→ **What to work on**
Write down, word for word, the part of the benchmarking discussion starting with "1. Statistical analysis" and going on through "LNT stability issues.".

→ **Document section**
-.-.-
About non-test-suite benchmarking...

I have been running some closed source benchmarks, but since we can't
share any data on it, getting historical relative results is almost
pointless. I don't think we should be worried as a community to run
keep open scores about them. Also, since almost every one is running
them behind closed doors, and fixing the bugs with reduced cases, I
think that's the best deal we can get.

I've also tried a few other benchmarks, like running ImageMagick
libraries, or Phoronix, and I have to say, they're not really that
great at spotting regressions. ImageMagick will take a lot of work to
make it into a meaningful benchmark, and Phoronix is not really ready
to be a compiler benchmark (it only compiles once, with the system
compiler, so you have to heavily hack the scripts). If you're up to
it, maybe you could hack those into a nice package, but it won't be
easy.

I know people have done it internally, like I did, but none of these
scripts are ready to be left out in the open, since they're either
very ugly (like mine) or contain private information...

Hope that helps...

cheers,
--renato

If memory serves me well (it doesn’t), these are the list of things we
agreed on making, and their progress:

  1. Performance-specific test-suite: a group of specific benchmarks
    that should be tracked with the LNT infrastructure. Hal proposed to
    look at this, but other people helped implement it. Last I heard there
    was some way of running it but I’m not sure how to do it. I’d love to
    have this as a buildbot, though, so we can track its progress.

We have this in LNT now which can be activated using --benchmarking-only. It’s about 50% faster than a full run and massively reduces the number of false positives.

Chris has also posted a patch to rerun tests which the server said changed. Haven’t tried it yet but it looks really promising.

  1. Statistical analysis of the LNT data. A lot of work has been put
    into this and I believe it’s a lot better. Anton, Yi and others have
    been discussing and submitting many patches to make the LNT reporting
    infrastructure more stable, less prone to noise and more useful all
    round. It’s not perfect yet, but a lot better than last year’s.

There’s definitely lots of room for improvement. I’m going to propose some more once we’ve solved the LNT stability issues.
-.-.-
Collected data:
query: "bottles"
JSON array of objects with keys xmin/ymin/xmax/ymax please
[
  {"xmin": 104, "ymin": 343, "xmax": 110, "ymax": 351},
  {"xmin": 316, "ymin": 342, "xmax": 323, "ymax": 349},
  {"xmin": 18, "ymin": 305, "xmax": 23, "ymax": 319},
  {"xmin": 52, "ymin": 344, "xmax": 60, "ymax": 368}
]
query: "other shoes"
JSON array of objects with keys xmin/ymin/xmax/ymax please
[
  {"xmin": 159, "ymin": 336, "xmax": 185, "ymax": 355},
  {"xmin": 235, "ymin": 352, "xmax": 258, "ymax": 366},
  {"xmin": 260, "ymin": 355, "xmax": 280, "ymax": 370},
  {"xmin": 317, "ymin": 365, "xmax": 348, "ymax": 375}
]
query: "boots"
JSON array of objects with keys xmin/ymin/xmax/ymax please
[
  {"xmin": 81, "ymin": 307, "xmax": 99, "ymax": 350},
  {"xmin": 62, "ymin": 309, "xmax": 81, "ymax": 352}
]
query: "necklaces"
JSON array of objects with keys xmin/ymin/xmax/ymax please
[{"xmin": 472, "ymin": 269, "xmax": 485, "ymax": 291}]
-.-.-
→ **Exercise result**
1. Statistical analysis of the LNT data. A lot of work has been put
    into this and I believe it’s a lot better. Anton, Yi and others have
    been discussing and submitting many patches to make the LNT reporting
    infrastructure more stable, less prone to noise and more useful all
    round. It’s not perfect yet, but a lot better than last year’s.

There’s definitely lots of room for improvement. I’m going to propose some more once we’ve solved the LNT stability issues.